STATED EXERCISE:
Word for word, quote all of the material, omitting the pictures.

GIVEN DATA:
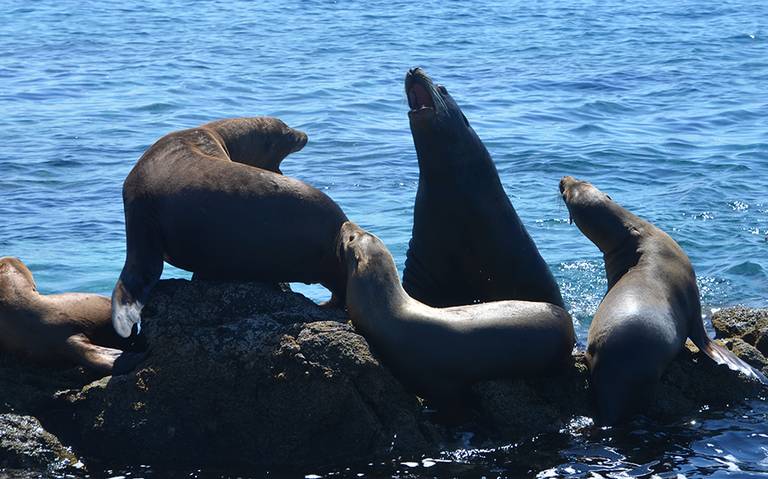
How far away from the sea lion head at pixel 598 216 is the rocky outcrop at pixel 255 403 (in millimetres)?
2153

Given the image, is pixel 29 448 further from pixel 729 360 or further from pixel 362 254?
pixel 729 360

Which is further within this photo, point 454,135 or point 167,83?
point 167,83

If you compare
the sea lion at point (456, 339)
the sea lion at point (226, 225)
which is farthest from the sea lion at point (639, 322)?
the sea lion at point (226, 225)

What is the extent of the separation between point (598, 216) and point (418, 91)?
1.60 meters

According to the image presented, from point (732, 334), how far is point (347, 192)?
20.8 feet

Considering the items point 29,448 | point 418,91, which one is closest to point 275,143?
point 418,91

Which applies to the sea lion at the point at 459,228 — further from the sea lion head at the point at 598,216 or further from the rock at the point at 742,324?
the rock at the point at 742,324

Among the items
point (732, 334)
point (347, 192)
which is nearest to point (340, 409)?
point (732, 334)

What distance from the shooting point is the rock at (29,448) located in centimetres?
564

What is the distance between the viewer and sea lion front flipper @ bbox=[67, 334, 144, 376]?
19.6ft

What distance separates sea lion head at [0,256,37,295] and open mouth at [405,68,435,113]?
2.53 metres

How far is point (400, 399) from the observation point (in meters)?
5.88

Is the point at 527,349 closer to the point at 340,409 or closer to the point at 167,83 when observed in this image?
the point at 340,409

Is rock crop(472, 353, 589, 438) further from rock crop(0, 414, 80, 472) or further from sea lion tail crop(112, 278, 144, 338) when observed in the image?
rock crop(0, 414, 80, 472)
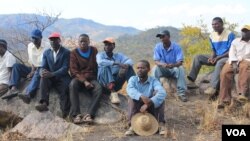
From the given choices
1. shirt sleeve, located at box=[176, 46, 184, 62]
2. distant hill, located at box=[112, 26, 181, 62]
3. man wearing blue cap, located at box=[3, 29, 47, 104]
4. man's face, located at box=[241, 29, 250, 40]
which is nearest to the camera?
man's face, located at box=[241, 29, 250, 40]

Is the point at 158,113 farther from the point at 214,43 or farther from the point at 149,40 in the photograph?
the point at 149,40

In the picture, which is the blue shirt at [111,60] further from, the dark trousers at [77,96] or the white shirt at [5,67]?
the white shirt at [5,67]

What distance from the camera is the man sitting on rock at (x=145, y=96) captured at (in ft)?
25.4

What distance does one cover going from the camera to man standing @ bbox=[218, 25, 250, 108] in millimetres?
9109

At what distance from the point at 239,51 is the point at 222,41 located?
0.78 meters

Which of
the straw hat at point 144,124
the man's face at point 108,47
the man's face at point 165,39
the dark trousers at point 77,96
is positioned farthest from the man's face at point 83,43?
the straw hat at point 144,124

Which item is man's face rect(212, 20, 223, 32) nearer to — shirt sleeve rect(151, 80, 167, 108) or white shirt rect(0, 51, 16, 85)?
shirt sleeve rect(151, 80, 167, 108)

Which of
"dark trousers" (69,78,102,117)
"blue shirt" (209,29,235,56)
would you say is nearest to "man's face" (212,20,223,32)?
"blue shirt" (209,29,235,56)

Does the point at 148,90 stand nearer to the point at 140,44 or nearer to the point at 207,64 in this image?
the point at 207,64

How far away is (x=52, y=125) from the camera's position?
27.8 feet

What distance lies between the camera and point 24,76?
33.0ft

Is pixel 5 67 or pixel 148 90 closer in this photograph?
pixel 148 90

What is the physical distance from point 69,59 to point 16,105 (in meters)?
1.56

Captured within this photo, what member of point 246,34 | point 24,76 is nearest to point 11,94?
point 24,76
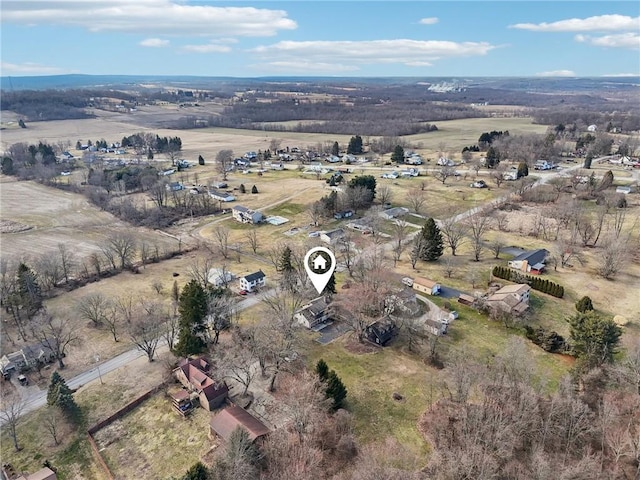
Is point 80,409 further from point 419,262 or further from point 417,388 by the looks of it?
point 419,262

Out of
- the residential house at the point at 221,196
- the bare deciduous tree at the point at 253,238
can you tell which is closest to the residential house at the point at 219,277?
the bare deciduous tree at the point at 253,238

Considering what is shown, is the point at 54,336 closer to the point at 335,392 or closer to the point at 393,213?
the point at 335,392

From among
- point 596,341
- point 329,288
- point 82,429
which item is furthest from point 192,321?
point 596,341

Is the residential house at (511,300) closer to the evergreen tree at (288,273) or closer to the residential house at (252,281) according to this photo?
the evergreen tree at (288,273)

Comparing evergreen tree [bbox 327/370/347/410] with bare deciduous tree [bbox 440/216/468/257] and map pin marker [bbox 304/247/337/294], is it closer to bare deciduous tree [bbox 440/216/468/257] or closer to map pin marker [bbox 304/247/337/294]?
map pin marker [bbox 304/247/337/294]

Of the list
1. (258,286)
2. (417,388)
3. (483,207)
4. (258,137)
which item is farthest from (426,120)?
(417,388)

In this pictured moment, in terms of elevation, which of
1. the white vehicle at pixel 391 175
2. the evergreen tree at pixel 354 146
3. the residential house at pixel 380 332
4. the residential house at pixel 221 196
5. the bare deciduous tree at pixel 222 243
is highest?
the evergreen tree at pixel 354 146

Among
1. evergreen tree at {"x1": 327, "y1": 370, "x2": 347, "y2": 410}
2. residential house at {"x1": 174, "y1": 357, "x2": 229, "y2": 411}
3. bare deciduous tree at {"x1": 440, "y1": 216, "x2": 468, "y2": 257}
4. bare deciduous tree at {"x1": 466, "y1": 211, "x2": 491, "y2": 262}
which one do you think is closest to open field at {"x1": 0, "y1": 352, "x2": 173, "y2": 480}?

EXERCISE RESPONSE:
How far away from the sea lion head at pixel 598 216 is the rocky outcrop at pixel 255 403 (in millimetres)?
2153

Given the image, is pixel 29 448 further from pixel 729 360 or further from pixel 362 254?
pixel 729 360

Which is further within this photo, point 454,135 or point 167,83?
point 167,83

If you compare
the sea lion at point (456, 339)
the sea lion at point (226, 225)
which is farthest from the sea lion at point (639, 322)?
the sea lion at point (226, 225)

What is the extent of the separation between point (598, 216) and point (418, 91)?
1.60 meters

According to the image presented, from point (732, 334), how far is point (347, 192)?
20.8 feet

Considering the items point 29,448 | point 418,91, which one is closest to point 275,143?
point 418,91

Which applies to the sea lion at the point at 459,228 — further from the sea lion head at the point at 598,216 or further from the rock at the point at 742,324?
the rock at the point at 742,324

Among the items
point (732, 334)
point (347, 192)
which is nearest to point (340, 409)?
point (732, 334)

What distance from the shooting point is the rock at (29,448) located in centimetres?
564

What is the distance between the viewer and sea lion front flipper @ bbox=[67, 334, 144, 376]?
19.6ft

What distance separates sea lion head at [0,256,37,295] and open mouth at [405,68,435,113]?
2.53 metres

How far is point (400, 399) from the observation point (in meters)?
5.88

Is the point at 527,349 closer to the point at 340,409 or closer to the point at 167,83 when observed in this image?
the point at 340,409

Is rock crop(472, 353, 589, 438) further from rock crop(0, 414, 80, 472) or further from sea lion tail crop(112, 278, 144, 338) when observed in the image?
rock crop(0, 414, 80, 472)
From the given choices
1. shirt sleeve, located at box=[176, 46, 184, 62]
2. distant hill, located at box=[112, 26, 181, 62]
3. man wearing blue cap, located at box=[3, 29, 47, 104]
4. man's face, located at box=[241, 29, 250, 40]
which is nearest to the camera?
man's face, located at box=[241, 29, 250, 40]

Is the point at 158,113 farther from the point at 214,43 or farther from the point at 149,40 in the photograph?
the point at 149,40

In the picture, which is the blue shirt at [111,60] further from, the dark trousers at [77,96] or the white shirt at [5,67]?
the white shirt at [5,67]

What distance from the camera is the man sitting on rock at (x=145, y=96) captured at (in ft)?
25.4

What distance does one cover going from the camera to man standing @ bbox=[218, 25, 250, 108] in millimetres?
9109

At what distance from the point at 239,51 is the point at 222,41 located?
0.78 meters

Which of
the straw hat at point 144,124
the man's face at point 108,47
the man's face at point 165,39
the dark trousers at point 77,96
is positioned farthest from the man's face at point 83,43?
the straw hat at point 144,124

Which item is man's face rect(212, 20, 223, 32) nearer to — shirt sleeve rect(151, 80, 167, 108) or white shirt rect(0, 51, 16, 85)?
shirt sleeve rect(151, 80, 167, 108)

Which of
"dark trousers" (69,78,102,117)
"blue shirt" (209,29,235,56)
would you say is nearest to "man's face" (212,20,223,32)?
"blue shirt" (209,29,235,56)

Does the point at 148,90 stand nearer to the point at 140,44 or nearer to the point at 207,64 in this image?
the point at 207,64

How far away is (x=52, y=125) from the camera's position?
27.8 feet

What distance lies between the camera and point 24,76?
33.0ft

Is pixel 5 67 or pixel 148 90 closer in this photograph?
pixel 148 90

What is the physical distance from point 69,59 to point 16,105 (in meters)?
1.56

Captured within this photo, what member of point 246,34 | point 24,76 is nearest to point 11,94?
point 24,76
Is point 80,409 further from point 419,262 or further from point 417,388 by the looks of it?
point 419,262

Out of
- the residential house at the point at 221,196
- the bare deciduous tree at the point at 253,238
can you tell which is closest to the residential house at the point at 219,277?
the bare deciduous tree at the point at 253,238

Considering what is shown, is the point at 54,336 closer to the point at 335,392 or closer to the point at 393,213?
the point at 335,392

From among
- point 596,341
- point 329,288
- point 82,429
which item is furthest from point 192,321?
point 596,341

Is the residential house at (511,300) closer to the evergreen tree at (288,273) or closer to the residential house at (252,281) according to this photo?
the evergreen tree at (288,273)

Comparing evergreen tree [bbox 327/370/347/410] with bare deciduous tree [bbox 440/216/468/257] and map pin marker [bbox 304/247/337/294], is it closer to bare deciduous tree [bbox 440/216/468/257] or closer to map pin marker [bbox 304/247/337/294]?
map pin marker [bbox 304/247/337/294]

Of the list
1. (258,286)
2. (417,388)
3. (483,207)
4. (258,137)
which item is farthest from (426,120)?
(417,388)

In this pictured moment, in terms of elevation, which of
1. the white vehicle at pixel 391 175
2. the evergreen tree at pixel 354 146
3. the residential house at pixel 380 332
4. the residential house at pixel 221 196
5. the bare deciduous tree at pixel 222 243
is highest?
the evergreen tree at pixel 354 146

Among
1. evergreen tree at {"x1": 327, "y1": 370, "x2": 347, "y2": 410}
2. residential house at {"x1": 174, "y1": 357, "x2": 229, "y2": 411}
3. bare deciduous tree at {"x1": 440, "y1": 216, "x2": 468, "y2": 257}
4. bare deciduous tree at {"x1": 466, "y1": 211, "x2": 491, "y2": 262}
which one do you think is closest to open field at {"x1": 0, "y1": 352, "x2": 173, "y2": 480}?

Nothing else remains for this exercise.